Popping over to Peckham, two industrious guys, Phil Hankinson and Daniel Reynolds, transformed a local garage into the ‘Art Garage’ and filled it with wonderful things amongst the nuts and bolts.
Phil graduated from the Royal College of Art in Illustration and has been working for the likes of Conde Nast, Apple and the BBC. His own work start life as uses small scale paper assemblages or ‘reconstructed landscapes’. ‘If it moves (or doesn’t) cast it’ seems to be the philosophy of Daniel Reynolds, whose eclectic vision has produced a pantheon of familiar and strange ceramic objects. We hope they can make a permanent Art Garage because it would be a great place for everyone to source affordable high quality art.
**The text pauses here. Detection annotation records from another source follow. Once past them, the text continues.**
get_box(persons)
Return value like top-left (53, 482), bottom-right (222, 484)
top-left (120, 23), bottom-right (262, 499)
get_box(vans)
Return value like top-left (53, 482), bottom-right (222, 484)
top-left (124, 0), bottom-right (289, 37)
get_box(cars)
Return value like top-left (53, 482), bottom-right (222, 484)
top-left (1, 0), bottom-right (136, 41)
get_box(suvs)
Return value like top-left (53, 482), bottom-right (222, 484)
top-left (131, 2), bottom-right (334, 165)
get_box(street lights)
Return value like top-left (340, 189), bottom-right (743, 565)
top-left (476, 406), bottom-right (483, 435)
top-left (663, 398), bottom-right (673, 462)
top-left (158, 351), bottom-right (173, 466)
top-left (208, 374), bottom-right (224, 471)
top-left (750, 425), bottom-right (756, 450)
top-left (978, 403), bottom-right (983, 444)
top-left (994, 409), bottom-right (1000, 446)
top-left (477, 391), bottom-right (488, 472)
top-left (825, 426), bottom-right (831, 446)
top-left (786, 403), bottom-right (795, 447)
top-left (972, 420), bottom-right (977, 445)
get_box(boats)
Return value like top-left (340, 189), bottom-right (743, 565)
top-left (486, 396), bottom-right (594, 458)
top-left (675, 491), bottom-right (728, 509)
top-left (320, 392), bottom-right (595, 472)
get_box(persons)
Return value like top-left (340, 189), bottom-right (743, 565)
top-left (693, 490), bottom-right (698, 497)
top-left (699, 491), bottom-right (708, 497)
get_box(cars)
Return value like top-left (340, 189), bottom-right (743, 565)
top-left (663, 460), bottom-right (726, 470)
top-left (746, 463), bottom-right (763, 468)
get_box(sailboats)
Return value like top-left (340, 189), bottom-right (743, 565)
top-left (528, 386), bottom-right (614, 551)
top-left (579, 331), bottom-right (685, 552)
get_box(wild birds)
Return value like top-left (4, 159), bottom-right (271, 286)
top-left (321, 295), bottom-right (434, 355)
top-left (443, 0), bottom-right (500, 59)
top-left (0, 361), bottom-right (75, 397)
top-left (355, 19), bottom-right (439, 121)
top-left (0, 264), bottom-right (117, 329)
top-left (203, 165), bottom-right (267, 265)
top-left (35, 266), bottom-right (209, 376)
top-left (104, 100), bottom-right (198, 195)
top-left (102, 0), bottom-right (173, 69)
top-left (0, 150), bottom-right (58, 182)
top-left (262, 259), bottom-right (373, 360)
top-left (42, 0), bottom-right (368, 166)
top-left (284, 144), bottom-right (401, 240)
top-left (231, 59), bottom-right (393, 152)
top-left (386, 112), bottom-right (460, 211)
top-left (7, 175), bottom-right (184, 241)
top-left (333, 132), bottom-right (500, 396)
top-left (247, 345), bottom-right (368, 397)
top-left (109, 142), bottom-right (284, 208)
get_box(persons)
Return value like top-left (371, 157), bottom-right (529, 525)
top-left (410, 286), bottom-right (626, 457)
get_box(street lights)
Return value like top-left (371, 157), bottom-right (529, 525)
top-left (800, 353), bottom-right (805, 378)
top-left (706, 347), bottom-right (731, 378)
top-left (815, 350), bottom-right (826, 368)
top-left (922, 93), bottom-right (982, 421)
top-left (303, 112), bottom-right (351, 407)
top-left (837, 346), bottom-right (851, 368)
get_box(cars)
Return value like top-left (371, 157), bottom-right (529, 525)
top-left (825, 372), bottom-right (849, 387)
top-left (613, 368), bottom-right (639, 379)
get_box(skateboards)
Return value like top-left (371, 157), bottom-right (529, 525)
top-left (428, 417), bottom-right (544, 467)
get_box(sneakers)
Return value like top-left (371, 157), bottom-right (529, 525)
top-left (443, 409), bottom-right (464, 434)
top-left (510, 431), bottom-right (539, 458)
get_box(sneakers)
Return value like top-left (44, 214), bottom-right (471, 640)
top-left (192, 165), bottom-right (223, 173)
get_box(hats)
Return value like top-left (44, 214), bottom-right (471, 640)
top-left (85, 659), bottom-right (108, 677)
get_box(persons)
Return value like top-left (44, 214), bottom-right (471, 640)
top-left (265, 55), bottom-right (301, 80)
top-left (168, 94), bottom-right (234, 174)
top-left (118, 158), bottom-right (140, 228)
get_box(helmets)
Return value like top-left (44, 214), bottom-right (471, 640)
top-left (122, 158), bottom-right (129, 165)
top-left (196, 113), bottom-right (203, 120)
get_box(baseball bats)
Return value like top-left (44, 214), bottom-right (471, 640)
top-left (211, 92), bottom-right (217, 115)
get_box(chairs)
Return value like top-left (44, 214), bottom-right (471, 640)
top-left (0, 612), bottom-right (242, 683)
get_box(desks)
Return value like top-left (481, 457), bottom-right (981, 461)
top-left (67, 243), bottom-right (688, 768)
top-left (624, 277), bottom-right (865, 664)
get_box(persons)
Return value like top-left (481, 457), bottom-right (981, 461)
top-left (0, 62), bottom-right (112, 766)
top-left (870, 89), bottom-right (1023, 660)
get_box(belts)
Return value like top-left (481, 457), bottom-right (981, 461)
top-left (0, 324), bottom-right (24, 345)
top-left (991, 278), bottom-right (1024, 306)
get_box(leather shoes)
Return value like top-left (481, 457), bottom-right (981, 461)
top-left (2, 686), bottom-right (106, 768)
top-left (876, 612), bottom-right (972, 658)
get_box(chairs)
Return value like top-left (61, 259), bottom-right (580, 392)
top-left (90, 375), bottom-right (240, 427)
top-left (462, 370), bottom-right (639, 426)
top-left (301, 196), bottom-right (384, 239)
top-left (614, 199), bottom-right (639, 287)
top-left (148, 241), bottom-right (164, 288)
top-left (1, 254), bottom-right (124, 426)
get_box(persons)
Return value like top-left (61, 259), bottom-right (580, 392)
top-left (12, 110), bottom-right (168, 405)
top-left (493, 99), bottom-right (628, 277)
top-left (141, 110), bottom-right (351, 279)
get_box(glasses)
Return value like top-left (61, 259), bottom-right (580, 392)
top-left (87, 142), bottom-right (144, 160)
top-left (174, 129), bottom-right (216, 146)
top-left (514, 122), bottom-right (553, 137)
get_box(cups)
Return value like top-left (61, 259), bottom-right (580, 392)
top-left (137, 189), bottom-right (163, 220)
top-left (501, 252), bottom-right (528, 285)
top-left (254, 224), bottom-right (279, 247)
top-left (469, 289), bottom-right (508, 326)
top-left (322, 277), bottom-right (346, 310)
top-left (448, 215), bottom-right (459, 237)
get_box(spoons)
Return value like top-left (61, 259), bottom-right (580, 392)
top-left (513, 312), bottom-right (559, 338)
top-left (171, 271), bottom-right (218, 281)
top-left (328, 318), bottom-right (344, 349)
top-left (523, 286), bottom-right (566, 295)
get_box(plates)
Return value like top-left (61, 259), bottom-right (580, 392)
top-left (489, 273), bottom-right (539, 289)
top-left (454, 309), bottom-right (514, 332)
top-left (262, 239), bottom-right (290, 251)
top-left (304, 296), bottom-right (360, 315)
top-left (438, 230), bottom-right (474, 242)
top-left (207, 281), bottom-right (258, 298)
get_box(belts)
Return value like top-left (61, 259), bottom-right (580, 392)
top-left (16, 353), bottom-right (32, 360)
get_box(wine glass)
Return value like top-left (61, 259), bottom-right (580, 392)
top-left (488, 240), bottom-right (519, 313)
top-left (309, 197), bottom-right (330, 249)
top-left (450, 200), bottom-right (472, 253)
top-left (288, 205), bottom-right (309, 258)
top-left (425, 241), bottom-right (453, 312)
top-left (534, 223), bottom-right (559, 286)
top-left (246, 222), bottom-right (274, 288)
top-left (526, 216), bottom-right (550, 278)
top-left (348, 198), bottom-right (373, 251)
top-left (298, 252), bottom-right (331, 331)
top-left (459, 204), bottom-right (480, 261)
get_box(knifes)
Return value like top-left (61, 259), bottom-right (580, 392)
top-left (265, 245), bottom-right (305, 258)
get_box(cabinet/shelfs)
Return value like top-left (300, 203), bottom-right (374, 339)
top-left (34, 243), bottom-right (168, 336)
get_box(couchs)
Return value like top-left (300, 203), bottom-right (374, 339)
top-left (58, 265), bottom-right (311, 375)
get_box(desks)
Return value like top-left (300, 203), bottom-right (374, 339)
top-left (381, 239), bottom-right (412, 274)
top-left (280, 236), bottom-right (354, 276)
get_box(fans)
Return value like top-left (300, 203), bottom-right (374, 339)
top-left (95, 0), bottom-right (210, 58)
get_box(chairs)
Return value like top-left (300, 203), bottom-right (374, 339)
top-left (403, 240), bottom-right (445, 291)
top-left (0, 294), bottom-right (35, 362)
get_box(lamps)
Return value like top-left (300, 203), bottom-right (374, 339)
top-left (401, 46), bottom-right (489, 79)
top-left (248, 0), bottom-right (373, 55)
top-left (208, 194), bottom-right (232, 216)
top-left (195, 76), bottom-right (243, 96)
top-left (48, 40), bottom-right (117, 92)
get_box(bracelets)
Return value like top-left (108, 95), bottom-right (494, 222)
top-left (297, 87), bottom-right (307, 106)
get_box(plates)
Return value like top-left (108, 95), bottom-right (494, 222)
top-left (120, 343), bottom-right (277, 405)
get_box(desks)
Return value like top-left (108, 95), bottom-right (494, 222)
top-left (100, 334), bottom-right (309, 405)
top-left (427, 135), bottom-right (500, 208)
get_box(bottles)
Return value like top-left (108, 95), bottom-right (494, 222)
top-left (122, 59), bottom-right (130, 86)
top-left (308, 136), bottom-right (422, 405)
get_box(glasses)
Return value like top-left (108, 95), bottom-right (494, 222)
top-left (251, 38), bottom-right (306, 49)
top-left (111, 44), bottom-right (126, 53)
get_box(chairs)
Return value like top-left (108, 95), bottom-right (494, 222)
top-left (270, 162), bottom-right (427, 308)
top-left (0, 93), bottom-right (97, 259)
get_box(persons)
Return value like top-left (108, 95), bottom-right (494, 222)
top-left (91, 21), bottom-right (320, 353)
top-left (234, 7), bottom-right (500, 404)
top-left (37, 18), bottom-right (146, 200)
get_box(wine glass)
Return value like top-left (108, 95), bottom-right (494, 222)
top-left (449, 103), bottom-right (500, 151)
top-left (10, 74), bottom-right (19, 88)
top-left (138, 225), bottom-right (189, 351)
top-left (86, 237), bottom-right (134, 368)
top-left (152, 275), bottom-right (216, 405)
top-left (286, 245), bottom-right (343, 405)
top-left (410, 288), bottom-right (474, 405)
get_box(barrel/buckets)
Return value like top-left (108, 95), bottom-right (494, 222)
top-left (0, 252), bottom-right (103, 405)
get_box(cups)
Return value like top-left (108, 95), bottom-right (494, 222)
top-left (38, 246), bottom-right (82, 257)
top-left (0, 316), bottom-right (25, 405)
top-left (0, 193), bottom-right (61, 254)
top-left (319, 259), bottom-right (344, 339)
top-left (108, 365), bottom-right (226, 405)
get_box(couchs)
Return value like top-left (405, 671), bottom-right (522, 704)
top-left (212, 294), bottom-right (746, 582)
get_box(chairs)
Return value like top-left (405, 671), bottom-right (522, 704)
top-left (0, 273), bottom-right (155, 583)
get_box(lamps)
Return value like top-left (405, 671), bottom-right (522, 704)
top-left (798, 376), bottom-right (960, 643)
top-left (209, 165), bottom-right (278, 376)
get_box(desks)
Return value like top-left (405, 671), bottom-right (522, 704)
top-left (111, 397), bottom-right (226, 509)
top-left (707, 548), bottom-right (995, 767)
The people we visited during the artists open house proved to the Blue Patch team that there is a rich pool of talent and people are making work that they take real pride in. To invest in things that really enhance your home and give it a unique feel we suggest you keep an eye out for the ‘open studio’ weekends, they happen throughout the UK and even better you will pay less and support the local economy too.